Second, when dealing with political elites, the reality of the post-Soviet world, where shadowy oligarchs often dominate public life from behind the scenes, has to be better factored into EU policy. This means that when the leverage model of democracy is applied, those exercising real power need to know that they will face the consequences of their actions, whether these are personal sanctions or another form of leverage. Political actors need it made clear that there will be rewards for those who are reliable partners and punishments for those who are not. In this respect, it is important to carefully map and identify the key partners for the EU and assist them in their electoral empowerment.
Third, better use should be made of the connections which have been cultivated between the political elites at the European and local levels—through associate memberships of the pan-European parties, such as the UNM’s membership of the European People’s Party and the GD’s membership of the European Socialists.
Fourth, the EU also needs to review its pressure points among the EaP partners which fail to deliver results. In Georgia, for instance, where the commitment of the citizens to a European future seems to be stronger than among some political elites, a clear demonstration by the EU of its attitude towards those leaders who show open disdain for their commitments to the EU might be an even better point of leverage than the withdrawal of assistance.
Finally, the goal of the EU’s leverage model should continue to be changing systems and rules. While engagement with the elites and bottom-up support for democracy are important, the third element, engagement in reforms, remains key, as long as the EU is willing to impartially assess the results of such reforms and does not shy away from calling a spade a spade. Thus, if the large investment in the judicial and electoral reforms in Georgia fails to deliver, it would benefit the country, as well as EaP policy, to halt the assistance programme, rather than give cover to failed reform projects for the purpose of bureaucratic expediency.

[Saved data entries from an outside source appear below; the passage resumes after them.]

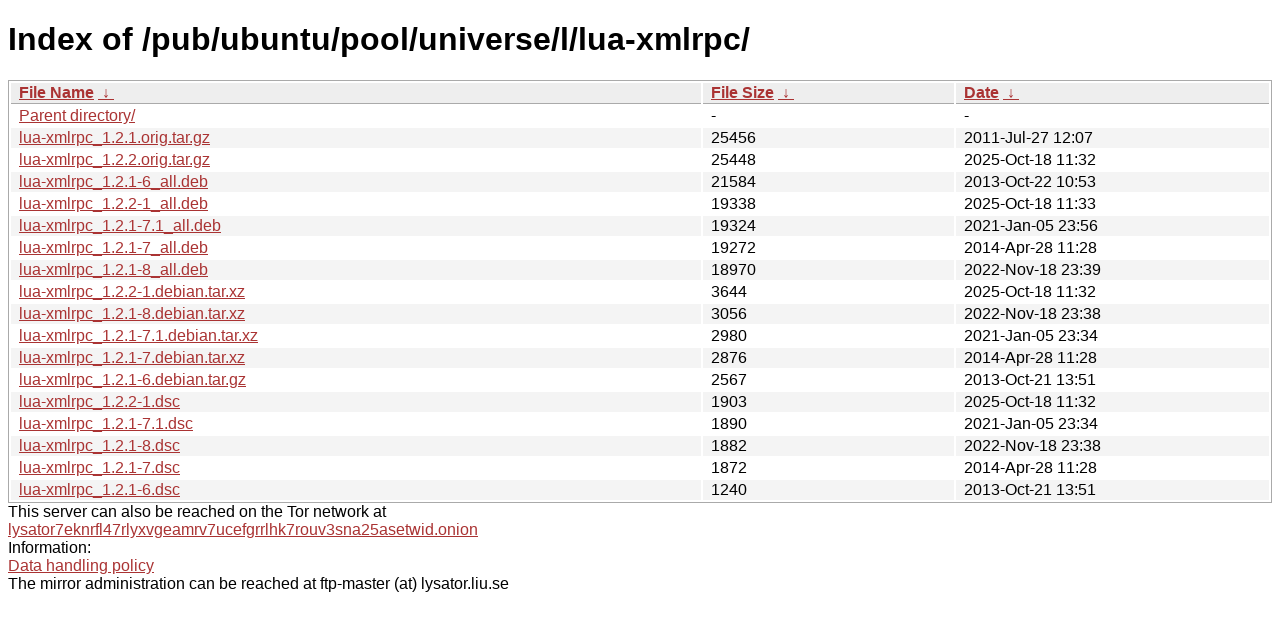

--- FILE ---
content_type: text/html; charset=utf-8
request_url: http://ftp.lysator.liu.se/pub/ubuntu/pool/universe/l/lua-xmlrpc/?C=S&O=D
body_size: 5344
content:
<!DOCTYPE html><html><head><meta http-equiv="content-type" content="text/html; charset=utf-8"><meta name="viewport" content="width=device-width"><style type="text/css">body,html {background:#fff;font-family:"Bitstream Vera Sans","Lucida Grande","Lucida Sans Unicode",Lucidux,Verdana,Lucida,sans-serif;}tr:nth-child(even) {background:#f4f4f4;}th,td {padding:0.1em 0.5em;}th {text-align:left;font-weight:bold;background:#eee;border-bottom:1px solid #aaa;}#list {border:1px solid #aaa;width:100%;}a {color:#a33;}a:hover {color:#e33;}</style>

<title>Index of /pub/ubuntu/pool/universe/l/lua-xmlrpc/</title>
</head><body><h1>Index of /pub/ubuntu/pool/universe/l/lua-xmlrpc/</h1>
<table id="list"><thead><tr><th style="width:55%"><a href="?C=N&amp;O=A">File Name</a>&nbsp;<a href="?C=N&amp;O=D">&nbsp;&darr;&nbsp;</a></th><th style="width:20%"><a href="?C=S&amp;O=A">File Size</a>&nbsp;<a href="?C=S&amp;O=D">&nbsp;&darr;&nbsp;</a></th><th style="width:25%"><a href="?C=M&amp;O=A">Date</a>&nbsp;<a href="?C=M&amp;O=D">&nbsp;&darr;&nbsp;</a></th></tr></thead>
<tbody><tr><td class="link"><a href="../?C=S&amp;O=D">Parent directory/</a></td><td class="size">-</td><td class="date">-</td></tr>
<tr><td class="link"><a href="lua-xmlrpc_1.2.1.orig.tar.gz" title="lua-xmlrpc_1.2.1.orig.tar.gz">lua-xmlrpc_1.2.1.orig.tar.gz</a></td><td class="size">              25456</td><td class="date">2011-Jul-27 12:07</td></tr>
<tr><td class="link"><a href="lua-xmlrpc_1.2.2.orig.tar.gz" title="lua-xmlrpc_1.2.2.orig.tar.gz">lua-xmlrpc_1.2.2.orig.tar.gz</a></td><td class="size">              25448</td><td class="date">2025-Oct-18 11:32</td></tr>
<tr><td class="link"><a href="lua-xmlrpc_1.2.1-6_all.deb" title="lua-xmlrpc_1.2.1-6_all.deb">lua-xmlrpc_1.2.1-6_all.deb</a></td><td class="size">              21584</td><td class="date">2013-Oct-22 10:53</td></tr>
<tr><td class="link"><a href="lua-xmlrpc_1.2.2-1_all.deb" title="lua-xmlrpc_1.2.2-1_all.deb">lua-xmlrpc_1.2.2-1_all.deb</a></td><td class="size">              19338</td><td class="date">2025-Oct-18 11:33</td></tr>
<tr><td class="link"><a href="lua-xmlrpc_1.2.1-7.1_all.deb" title="lua-xmlrpc_1.2.1-7.1_all.deb">lua-xmlrpc_1.2.1-7.1_all.deb</a></td><td class="size">              19324</td><td class="date">2021-Jan-05 23:56</td></tr>
<tr><td class="link"><a href="lua-xmlrpc_1.2.1-7_all.deb" title="lua-xmlrpc_1.2.1-7_all.deb">lua-xmlrpc_1.2.1-7_all.deb</a></td><td class="size">              19272</td><td class="date">2014-Apr-28 11:28</td></tr>
<tr><td class="link"><a href="lua-xmlrpc_1.2.1-8_all.deb" title="lua-xmlrpc_1.2.1-8_all.deb">lua-xmlrpc_1.2.1-8_all.deb</a></td><td class="size">              18970</td><td class="date">2022-Nov-18 23:39</td></tr>
<tr><td class="link"><a href="lua-xmlrpc_1.2.2-1.debian.tar.xz" title="lua-xmlrpc_1.2.2-1.debian.tar.xz">lua-xmlrpc_1.2.2-1.debian.tar.xz</a></td><td class="size">               3644</td><td class="date">2025-Oct-18 11:32</td></tr>
<tr><td class="link"><a href="lua-xmlrpc_1.2.1-8.debian.tar.xz" title="lua-xmlrpc_1.2.1-8.debian.tar.xz">lua-xmlrpc_1.2.1-8.debian.tar.xz</a></td><td class="size">               3056</td><td class="date">2022-Nov-18 23:38</td></tr>
<tr><td class="link"><a href="lua-xmlrpc_1.2.1-7.1.debian.tar.xz" title="lua-xmlrpc_1.2.1-7.1.debian.tar.xz">lua-xmlrpc_1.2.1-7.1.debian.tar.xz</a></td><td class="size">               2980</td><td class="date">2021-Jan-05 23:34</td></tr>
<tr><td class="link"><a href="lua-xmlrpc_1.2.1-7.debian.tar.xz" title="lua-xmlrpc_1.2.1-7.debian.tar.xz">lua-xmlrpc_1.2.1-7.debian.tar.xz</a></td><td class="size">               2876</td><td class="date">2014-Apr-28 11:28</td></tr>
<tr><td class="link"><a href="lua-xmlrpc_1.2.1-6.debian.tar.gz" title="lua-xmlrpc_1.2.1-6.debian.tar.gz">lua-xmlrpc_1.2.1-6.debian.tar.gz</a></td><td class="size">               2567</td><td class="date">2013-Oct-21 13:51</td></tr>
<tr><td class="link"><a href="lua-xmlrpc_1.2.2-1.dsc" title="lua-xmlrpc_1.2.2-1.dsc">lua-xmlrpc_1.2.2-1.dsc</a></td><td class="size">               1903</td><td class="date">2025-Oct-18 11:32</td></tr>
<tr><td class="link"><a href="lua-xmlrpc_1.2.1-7.1.dsc" title="lua-xmlrpc_1.2.1-7.1.dsc">lua-xmlrpc_1.2.1-7.1.dsc</a></td><td class="size">               1890</td><td class="date">2021-Jan-05 23:34</td></tr>
<tr><td class="link"><a href="lua-xmlrpc_1.2.1-8.dsc" title="lua-xmlrpc_1.2.1-8.dsc">lua-xmlrpc_1.2.1-8.dsc</a></td><td class="size">               1882</td><td class="date">2022-Nov-18 23:38</td></tr>
<tr><td class="link"><a href="lua-xmlrpc_1.2.1-7.dsc" title="lua-xmlrpc_1.2.1-7.dsc">lua-xmlrpc_1.2.1-7.dsc</a></td><td class="size">               1872</td><td class="date">2014-Apr-28 11:28</td></tr>
<tr><td class="link"><a href="lua-xmlrpc_1.2.1-6.dsc" title="lua-xmlrpc_1.2.1-6.dsc">lua-xmlrpc_1.2.1-6.dsc</a></td><td class="size">               1240</td><td class="date">2013-Oct-21 13:51</td></tr>
</tbody></table><div>This server can also be reached on the Tor network at</div>
<div><a href="http://lysator7eknrfl47rlyxvgeamrv7ucefgrrlhk7rouv3sna25asetwid.onion/">lysator7eknrfl47rlyxvgeamrv7ucefgrrlhk7rouv3sna25asetwid.onion</a></div>
<div>Information:</div>
<div><a href="/datahanteringspolicy.txt">Data handling policy</a></div>
<div>The mirror administration can be reached at ftp-master (at) lysator.liu.se</div>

Strengthening democracy, the rule of law and respect for human rights in the EaP countries should remain the centrepiece of the EU’s policy. Russia’s goal is to prove that these values are incompatible with the societies in what it considers its backyard. Every time the EU proves Russia wrong, it scores a foreign-policy victory in this geopolitical competition—a competition which Russia has brought to Europe’s doorstep, undermining European stability and defying the EaP’s declared objective of helping its Eastern partners to become successful democracies.